Available records>
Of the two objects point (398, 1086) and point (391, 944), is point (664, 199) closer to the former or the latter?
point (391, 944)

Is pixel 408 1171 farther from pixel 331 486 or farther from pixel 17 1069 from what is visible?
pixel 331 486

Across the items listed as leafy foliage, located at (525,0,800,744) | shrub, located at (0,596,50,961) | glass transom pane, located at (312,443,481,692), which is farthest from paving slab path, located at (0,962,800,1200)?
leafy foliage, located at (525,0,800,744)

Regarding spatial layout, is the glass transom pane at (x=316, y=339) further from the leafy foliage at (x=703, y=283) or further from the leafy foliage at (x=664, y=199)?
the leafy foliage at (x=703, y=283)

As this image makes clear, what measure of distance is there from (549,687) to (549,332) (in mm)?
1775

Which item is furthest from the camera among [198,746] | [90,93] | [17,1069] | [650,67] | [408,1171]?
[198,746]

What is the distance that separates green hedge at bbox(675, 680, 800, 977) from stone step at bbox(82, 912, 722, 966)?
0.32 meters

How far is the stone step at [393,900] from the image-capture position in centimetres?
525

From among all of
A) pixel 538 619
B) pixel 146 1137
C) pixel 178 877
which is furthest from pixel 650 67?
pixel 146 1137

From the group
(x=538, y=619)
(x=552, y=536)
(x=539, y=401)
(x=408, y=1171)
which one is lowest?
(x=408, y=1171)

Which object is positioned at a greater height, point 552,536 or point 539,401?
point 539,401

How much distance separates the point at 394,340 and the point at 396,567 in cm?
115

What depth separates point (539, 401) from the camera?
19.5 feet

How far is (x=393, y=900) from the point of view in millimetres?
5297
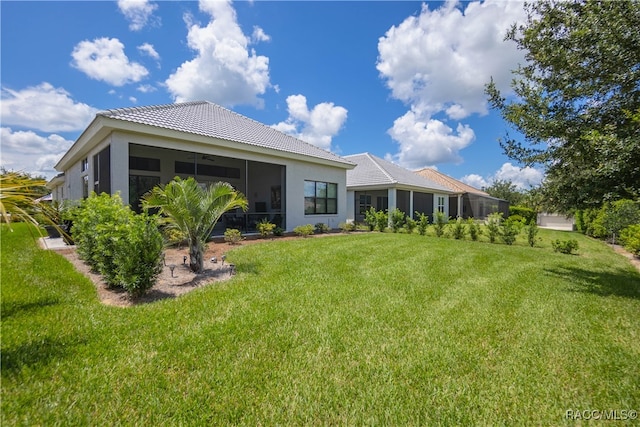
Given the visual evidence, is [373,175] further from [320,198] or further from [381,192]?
[320,198]

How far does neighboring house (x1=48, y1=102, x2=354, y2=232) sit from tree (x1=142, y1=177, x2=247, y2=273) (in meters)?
4.29

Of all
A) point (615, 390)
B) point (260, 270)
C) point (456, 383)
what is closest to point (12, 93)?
point (260, 270)

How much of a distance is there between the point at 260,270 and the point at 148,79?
946 cm

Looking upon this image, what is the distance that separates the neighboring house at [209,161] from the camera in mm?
9234

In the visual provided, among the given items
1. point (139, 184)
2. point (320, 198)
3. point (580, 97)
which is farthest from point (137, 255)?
point (139, 184)

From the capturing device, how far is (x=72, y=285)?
16.6 ft

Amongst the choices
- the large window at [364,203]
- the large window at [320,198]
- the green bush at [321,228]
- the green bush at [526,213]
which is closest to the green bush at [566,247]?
the green bush at [321,228]

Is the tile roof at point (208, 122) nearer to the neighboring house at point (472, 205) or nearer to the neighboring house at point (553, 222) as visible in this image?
the neighboring house at point (472, 205)

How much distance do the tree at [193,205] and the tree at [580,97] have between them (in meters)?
7.33

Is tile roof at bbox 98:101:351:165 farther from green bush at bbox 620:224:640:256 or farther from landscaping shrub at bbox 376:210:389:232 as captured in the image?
green bush at bbox 620:224:640:256

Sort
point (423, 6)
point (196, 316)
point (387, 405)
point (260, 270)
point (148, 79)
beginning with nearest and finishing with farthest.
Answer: point (387, 405), point (196, 316), point (260, 270), point (423, 6), point (148, 79)

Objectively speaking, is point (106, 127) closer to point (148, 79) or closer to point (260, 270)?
point (148, 79)

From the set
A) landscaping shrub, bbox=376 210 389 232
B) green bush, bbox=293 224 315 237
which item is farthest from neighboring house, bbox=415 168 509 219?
green bush, bbox=293 224 315 237

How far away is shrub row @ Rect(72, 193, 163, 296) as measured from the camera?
436 cm
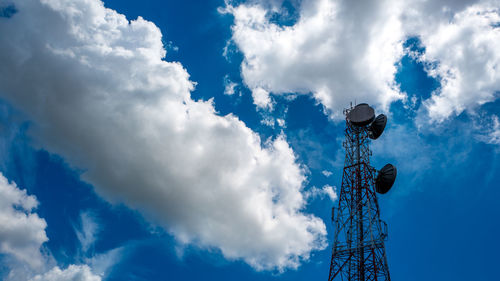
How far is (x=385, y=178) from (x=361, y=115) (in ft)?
30.9

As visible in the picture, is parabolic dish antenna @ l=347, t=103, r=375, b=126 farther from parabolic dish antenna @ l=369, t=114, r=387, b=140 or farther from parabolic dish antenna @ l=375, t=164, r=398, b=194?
parabolic dish antenna @ l=375, t=164, r=398, b=194

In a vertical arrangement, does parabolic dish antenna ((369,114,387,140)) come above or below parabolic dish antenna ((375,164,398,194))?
above

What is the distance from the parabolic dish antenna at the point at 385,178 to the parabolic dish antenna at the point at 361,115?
22.3 feet

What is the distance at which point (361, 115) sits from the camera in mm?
50938

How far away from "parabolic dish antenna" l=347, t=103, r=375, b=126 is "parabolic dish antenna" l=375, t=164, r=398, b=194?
6799 millimetres

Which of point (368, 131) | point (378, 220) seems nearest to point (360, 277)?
point (378, 220)

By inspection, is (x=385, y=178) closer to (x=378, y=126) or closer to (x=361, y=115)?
(x=378, y=126)

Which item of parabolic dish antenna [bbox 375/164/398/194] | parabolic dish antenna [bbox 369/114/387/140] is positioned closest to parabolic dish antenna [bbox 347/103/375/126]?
parabolic dish antenna [bbox 369/114/387/140]

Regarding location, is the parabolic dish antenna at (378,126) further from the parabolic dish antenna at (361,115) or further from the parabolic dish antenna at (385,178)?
the parabolic dish antenna at (385,178)

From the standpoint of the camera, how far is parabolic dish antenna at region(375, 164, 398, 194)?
151 feet

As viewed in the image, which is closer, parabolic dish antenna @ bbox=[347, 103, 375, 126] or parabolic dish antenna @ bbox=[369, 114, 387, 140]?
parabolic dish antenna @ bbox=[369, 114, 387, 140]

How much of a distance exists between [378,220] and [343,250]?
5430 mm

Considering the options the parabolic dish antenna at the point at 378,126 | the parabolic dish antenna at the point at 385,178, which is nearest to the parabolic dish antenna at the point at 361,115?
the parabolic dish antenna at the point at 378,126

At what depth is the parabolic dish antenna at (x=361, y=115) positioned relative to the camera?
165 ft
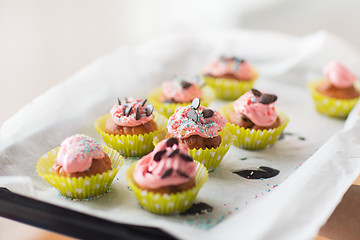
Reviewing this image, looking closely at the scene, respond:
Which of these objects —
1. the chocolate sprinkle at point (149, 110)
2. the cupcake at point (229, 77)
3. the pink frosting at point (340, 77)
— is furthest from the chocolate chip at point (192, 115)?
the pink frosting at point (340, 77)

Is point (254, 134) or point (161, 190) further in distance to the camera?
point (254, 134)

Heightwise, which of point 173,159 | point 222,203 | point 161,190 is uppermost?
point 173,159

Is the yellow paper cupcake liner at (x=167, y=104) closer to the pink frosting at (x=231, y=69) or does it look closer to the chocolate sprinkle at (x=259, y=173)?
the pink frosting at (x=231, y=69)

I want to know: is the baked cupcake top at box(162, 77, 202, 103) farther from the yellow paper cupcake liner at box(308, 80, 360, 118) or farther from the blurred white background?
the blurred white background

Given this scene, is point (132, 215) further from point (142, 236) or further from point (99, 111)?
point (99, 111)

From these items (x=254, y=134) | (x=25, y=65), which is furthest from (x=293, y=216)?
(x=25, y=65)

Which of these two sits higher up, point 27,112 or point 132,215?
point 27,112
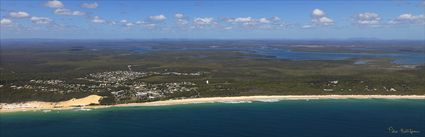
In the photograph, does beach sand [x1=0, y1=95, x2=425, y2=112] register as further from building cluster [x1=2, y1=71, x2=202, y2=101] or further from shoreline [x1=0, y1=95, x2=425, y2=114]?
building cluster [x1=2, y1=71, x2=202, y2=101]

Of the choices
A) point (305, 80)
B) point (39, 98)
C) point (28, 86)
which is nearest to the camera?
point (39, 98)

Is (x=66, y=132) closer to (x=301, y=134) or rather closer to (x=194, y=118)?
(x=194, y=118)

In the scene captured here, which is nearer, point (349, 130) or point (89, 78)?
point (349, 130)

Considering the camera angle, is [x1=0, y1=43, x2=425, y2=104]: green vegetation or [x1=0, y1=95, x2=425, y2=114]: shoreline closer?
[x1=0, y1=95, x2=425, y2=114]: shoreline

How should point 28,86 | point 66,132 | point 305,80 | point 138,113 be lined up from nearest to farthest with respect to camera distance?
point 66,132
point 138,113
point 28,86
point 305,80

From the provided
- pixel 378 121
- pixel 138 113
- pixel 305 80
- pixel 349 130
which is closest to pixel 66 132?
pixel 138 113
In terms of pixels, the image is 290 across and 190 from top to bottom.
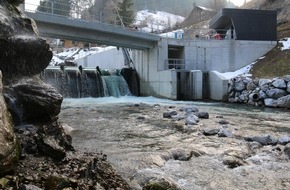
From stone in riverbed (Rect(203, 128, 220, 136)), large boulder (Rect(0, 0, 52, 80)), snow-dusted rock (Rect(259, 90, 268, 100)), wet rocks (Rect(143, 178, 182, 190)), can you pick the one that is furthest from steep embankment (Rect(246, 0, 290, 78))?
wet rocks (Rect(143, 178, 182, 190))

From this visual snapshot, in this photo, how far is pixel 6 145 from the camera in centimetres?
464

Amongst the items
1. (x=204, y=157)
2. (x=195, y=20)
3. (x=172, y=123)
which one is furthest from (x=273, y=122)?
(x=195, y=20)

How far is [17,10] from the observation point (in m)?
7.77

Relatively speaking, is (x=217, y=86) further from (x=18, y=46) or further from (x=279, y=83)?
(x=18, y=46)

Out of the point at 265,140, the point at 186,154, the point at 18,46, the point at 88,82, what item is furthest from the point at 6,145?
the point at 88,82

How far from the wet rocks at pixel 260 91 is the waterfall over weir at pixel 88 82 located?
10.1 meters

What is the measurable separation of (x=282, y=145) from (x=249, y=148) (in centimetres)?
119

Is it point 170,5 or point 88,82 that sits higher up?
point 170,5

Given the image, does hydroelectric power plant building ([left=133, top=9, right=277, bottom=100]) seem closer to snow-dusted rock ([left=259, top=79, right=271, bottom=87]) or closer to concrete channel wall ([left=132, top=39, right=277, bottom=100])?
concrete channel wall ([left=132, top=39, right=277, bottom=100])

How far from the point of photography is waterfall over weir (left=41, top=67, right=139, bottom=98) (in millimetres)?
26953

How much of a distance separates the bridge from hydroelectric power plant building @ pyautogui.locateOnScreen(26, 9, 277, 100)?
0.27 ft

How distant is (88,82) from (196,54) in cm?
1116

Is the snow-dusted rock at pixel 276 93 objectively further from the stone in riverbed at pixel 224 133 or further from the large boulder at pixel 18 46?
the large boulder at pixel 18 46

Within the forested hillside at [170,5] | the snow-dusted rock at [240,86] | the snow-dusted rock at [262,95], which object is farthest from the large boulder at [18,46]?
the forested hillside at [170,5]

Exercise prompt>
Starting from the line containing "How far from the point", repeat each line through the end of the entries, exactly.

Response to the task>
How far from the point of photography is waterfall over weir (left=41, top=67, right=139, bottom=98) (in millimetres)?
26953

How much of a distance separates the bridge from hydroelectric power plant building @ pyautogui.locateOnScreen(26, 9, 277, 100)?
0.27 ft

How distant is (88,82) from (196,54) in cm?
1116

Is the snow-dusted rock at pixel 276 93 objectively further from the stone in riverbed at pixel 224 133 or further from the large boulder at pixel 18 46?
the large boulder at pixel 18 46

Within the forested hillside at [170,5] | the snow-dusted rock at [240,86] | the snow-dusted rock at [262,95], which object is farthest from the large boulder at [18,46]?
the forested hillside at [170,5]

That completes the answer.